En ese tiempo mi padre pidió traslado en la Armada y nos fuimos al sur de Chile. Comencé a congregarme en una iglesia evangélica (pero no donde iba mi familia), a crecer en el conocimiento de la Biblia. Ahí conocí a unos pastores que me acogieron muy bien, estuve 10 años con ellos. Trabajé en la escuela dominical, fui líder de jóvenes, hice evangelismo, prediqué… hice de todo en esa iglesia.

Pero algo pasaba en mi interior, tenía un secreto sin resolver y era mi atracción por las mujeres. Dios sabe que luchaba con todas mis fuerzas por no sentir eso. Sentía culpabilidad, pero no podía arrancarlo de mí. No quería hablarlo con nadie, sentía miedo a que me rechazaran. Un día se lo conté a mis pastores, ellos sólo oraban por mí, pero no supieron ayudarme.

Sufría por tener esos sentimientos, el Diablo vivía acusándome. Cada cierto tiempo tenía sueños eróticos donde yo era un hombre y tenía relaciones con una mujer. Muy a lo lejos me masturbaba con fantasías lésbicas, y después de hacerlo prometía a Dios que no lo volvería a hacer, me sentía la más pecadora del planeta. Mi vida cristiana ya no era tan agradable, porque era más un sufrimiento interno. Quería esa paz que prometía la Palabra de Dios, quería ese gozo, quería esa libertad. Aun estaba sumida en problemas de autoestima: no me amaba, me sentía fea. Me molestaba que los hombres me halagaran o me dijeran que era linda. Simplemente no era feliz.

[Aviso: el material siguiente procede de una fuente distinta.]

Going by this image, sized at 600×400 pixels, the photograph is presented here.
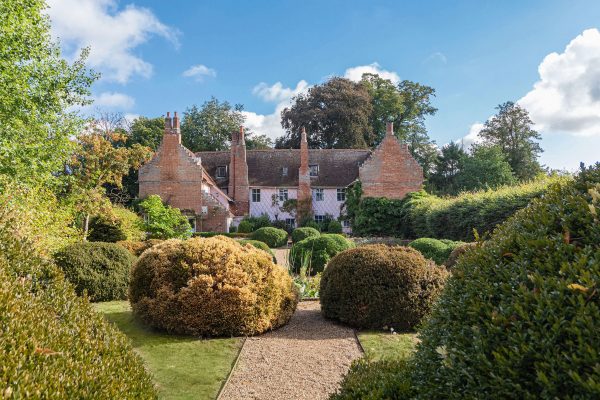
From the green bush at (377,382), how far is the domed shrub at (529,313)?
222 millimetres

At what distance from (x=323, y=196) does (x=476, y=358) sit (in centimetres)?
3639

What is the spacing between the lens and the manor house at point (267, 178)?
112 ft

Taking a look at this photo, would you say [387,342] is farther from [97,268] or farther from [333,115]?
[333,115]

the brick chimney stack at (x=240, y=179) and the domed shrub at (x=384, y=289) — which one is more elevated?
Answer: the brick chimney stack at (x=240, y=179)

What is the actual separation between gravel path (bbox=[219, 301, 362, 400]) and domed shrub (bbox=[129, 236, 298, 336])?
1.37ft

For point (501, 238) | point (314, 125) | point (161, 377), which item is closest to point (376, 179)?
point (314, 125)

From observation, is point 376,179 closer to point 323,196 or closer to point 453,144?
point 323,196

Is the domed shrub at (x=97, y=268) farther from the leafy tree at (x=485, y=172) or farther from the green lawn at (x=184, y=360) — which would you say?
the leafy tree at (x=485, y=172)

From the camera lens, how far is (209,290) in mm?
7191

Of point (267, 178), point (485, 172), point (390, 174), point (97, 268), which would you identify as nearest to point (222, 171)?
point (267, 178)

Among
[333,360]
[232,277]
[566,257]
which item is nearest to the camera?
[566,257]

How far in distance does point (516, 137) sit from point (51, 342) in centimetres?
A: 5498

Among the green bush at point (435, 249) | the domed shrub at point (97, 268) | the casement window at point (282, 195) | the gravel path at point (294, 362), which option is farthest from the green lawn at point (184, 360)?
the casement window at point (282, 195)

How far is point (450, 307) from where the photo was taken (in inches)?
106
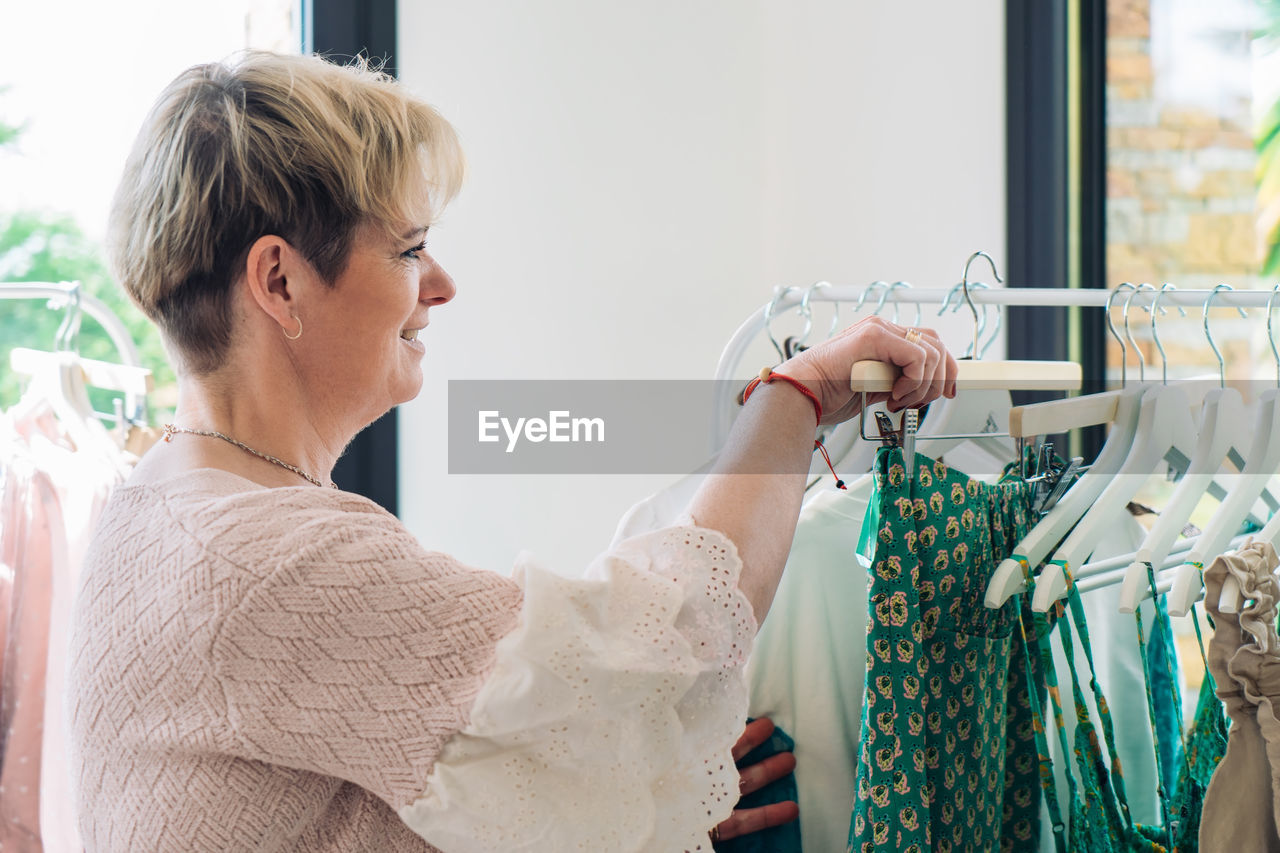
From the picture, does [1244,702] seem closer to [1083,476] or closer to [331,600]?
[1083,476]

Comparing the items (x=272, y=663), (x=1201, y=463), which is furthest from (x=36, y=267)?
(x=1201, y=463)

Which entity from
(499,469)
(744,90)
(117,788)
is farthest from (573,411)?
(117,788)

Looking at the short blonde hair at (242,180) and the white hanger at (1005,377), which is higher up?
the short blonde hair at (242,180)

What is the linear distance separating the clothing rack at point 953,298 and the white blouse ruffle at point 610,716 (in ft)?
1.55

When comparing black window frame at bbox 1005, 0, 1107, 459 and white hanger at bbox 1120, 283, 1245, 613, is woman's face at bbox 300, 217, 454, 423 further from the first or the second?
black window frame at bbox 1005, 0, 1107, 459

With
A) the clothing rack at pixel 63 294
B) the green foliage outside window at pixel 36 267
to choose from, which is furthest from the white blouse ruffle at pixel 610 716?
the green foliage outside window at pixel 36 267

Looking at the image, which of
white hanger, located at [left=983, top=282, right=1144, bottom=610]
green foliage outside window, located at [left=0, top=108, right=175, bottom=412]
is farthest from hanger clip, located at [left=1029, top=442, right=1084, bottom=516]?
green foliage outside window, located at [left=0, top=108, right=175, bottom=412]

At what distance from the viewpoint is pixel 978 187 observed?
1896mm

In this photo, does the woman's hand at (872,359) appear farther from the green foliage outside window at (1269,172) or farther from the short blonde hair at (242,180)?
the green foliage outside window at (1269,172)

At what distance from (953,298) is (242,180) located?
74 cm

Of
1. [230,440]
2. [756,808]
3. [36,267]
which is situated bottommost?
[756,808]

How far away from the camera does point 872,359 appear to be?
0.87 m

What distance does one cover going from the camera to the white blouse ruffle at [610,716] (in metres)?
0.69

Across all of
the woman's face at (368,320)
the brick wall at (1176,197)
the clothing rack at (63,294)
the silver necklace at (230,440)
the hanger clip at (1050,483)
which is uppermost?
the brick wall at (1176,197)
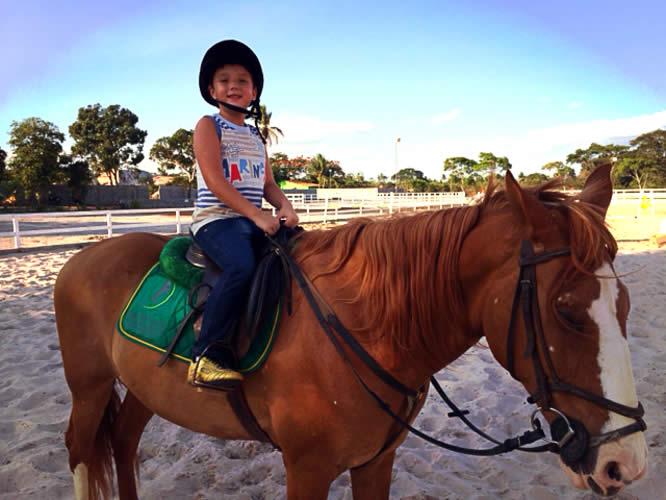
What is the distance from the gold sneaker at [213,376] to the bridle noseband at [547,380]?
3.39 feet

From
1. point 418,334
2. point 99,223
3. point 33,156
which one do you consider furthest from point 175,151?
point 418,334

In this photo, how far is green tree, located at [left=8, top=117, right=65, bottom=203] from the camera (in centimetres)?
3134

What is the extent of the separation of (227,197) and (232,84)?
25.8 inches

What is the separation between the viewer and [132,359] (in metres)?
2.08

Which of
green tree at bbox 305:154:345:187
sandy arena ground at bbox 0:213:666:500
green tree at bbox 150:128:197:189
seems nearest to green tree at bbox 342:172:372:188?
green tree at bbox 305:154:345:187

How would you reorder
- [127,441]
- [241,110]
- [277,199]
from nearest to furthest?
[241,110]
[277,199]
[127,441]

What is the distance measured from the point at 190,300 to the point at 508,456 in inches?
105

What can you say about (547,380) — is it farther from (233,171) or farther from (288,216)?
(233,171)

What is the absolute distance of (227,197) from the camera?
1.89m

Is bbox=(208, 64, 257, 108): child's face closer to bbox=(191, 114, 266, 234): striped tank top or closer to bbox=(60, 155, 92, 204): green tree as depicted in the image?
bbox=(191, 114, 266, 234): striped tank top

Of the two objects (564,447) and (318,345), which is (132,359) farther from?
(564,447)

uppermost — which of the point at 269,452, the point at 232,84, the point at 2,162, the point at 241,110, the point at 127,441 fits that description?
the point at 2,162

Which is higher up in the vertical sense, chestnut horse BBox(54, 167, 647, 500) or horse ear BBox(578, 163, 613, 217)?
horse ear BBox(578, 163, 613, 217)

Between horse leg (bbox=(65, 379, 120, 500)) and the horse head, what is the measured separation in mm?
2208
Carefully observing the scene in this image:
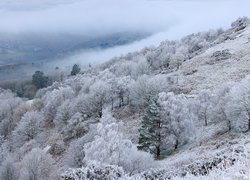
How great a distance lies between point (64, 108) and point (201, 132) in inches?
1505

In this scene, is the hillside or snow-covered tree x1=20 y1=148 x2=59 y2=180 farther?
snow-covered tree x1=20 y1=148 x2=59 y2=180

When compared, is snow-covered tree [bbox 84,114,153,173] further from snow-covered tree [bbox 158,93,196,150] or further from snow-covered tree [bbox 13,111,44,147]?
snow-covered tree [bbox 13,111,44,147]

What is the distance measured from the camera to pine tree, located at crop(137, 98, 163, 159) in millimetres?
47188

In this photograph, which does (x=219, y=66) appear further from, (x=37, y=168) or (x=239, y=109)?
(x=37, y=168)

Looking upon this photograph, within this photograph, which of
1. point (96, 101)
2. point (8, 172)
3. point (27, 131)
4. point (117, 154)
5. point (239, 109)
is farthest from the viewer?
point (27, 131)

Pasaron unos años y conocí a un misionero. Comenzamos a ser amigos. Un día el me pidió que fuéramos novios. Yo acepté, pero le dije lo que me pasaba, que sufría y que no sabia que hacer. Él me dijo que intentáramos ser novios, que tal vez se me pasaría. Y comenzamos una relación de novios. Era agradable salir con él, compartir, reírnos juntos, pero jamás logré sentir algo por él. Cuando me besaba me daba asco, evitaba que lo hiciera. Nuestras familias estaban felices, él se enamoró: nos casaríamos y nos íbamos a ir como misioneros. Yo comencé a tener una crisis interna, porque no sentía nada por él, no sabía cómo decírselo.

Un día angustiada hable con él. Le dije que no podía casarme, que no lo amaba, que no había podido sentir algo más que amistad. Él con pena en sus ojos dijo que lo entendía y nos separamos. Yo un tanto triste, pero aliviada de no haber cometido el gran error de mi vida. Pasó el tiempo y tuve un noviazgo breve con otro hermano de la iglesia, pero tampoco resultó. Ahí me prometí que jamás volvería a tener una relación romántica con un hombre. “No es lo mío”, me dije a mi misma. “Bueno, sólo me queda vivir una vida de abstinencia, creo que lo podré sobrellevar. Total, como no siento nada por los hombres, me será fácil vivir sin ellos”. Pero no había considerado que aun me gustaban las mujeres. Creí que como era un sentimiento, y jamás había experimentado nada con nadie, era fácil de manejar. Sólo debía anularlo en mí y todo resuelto. ¡Qué gran error!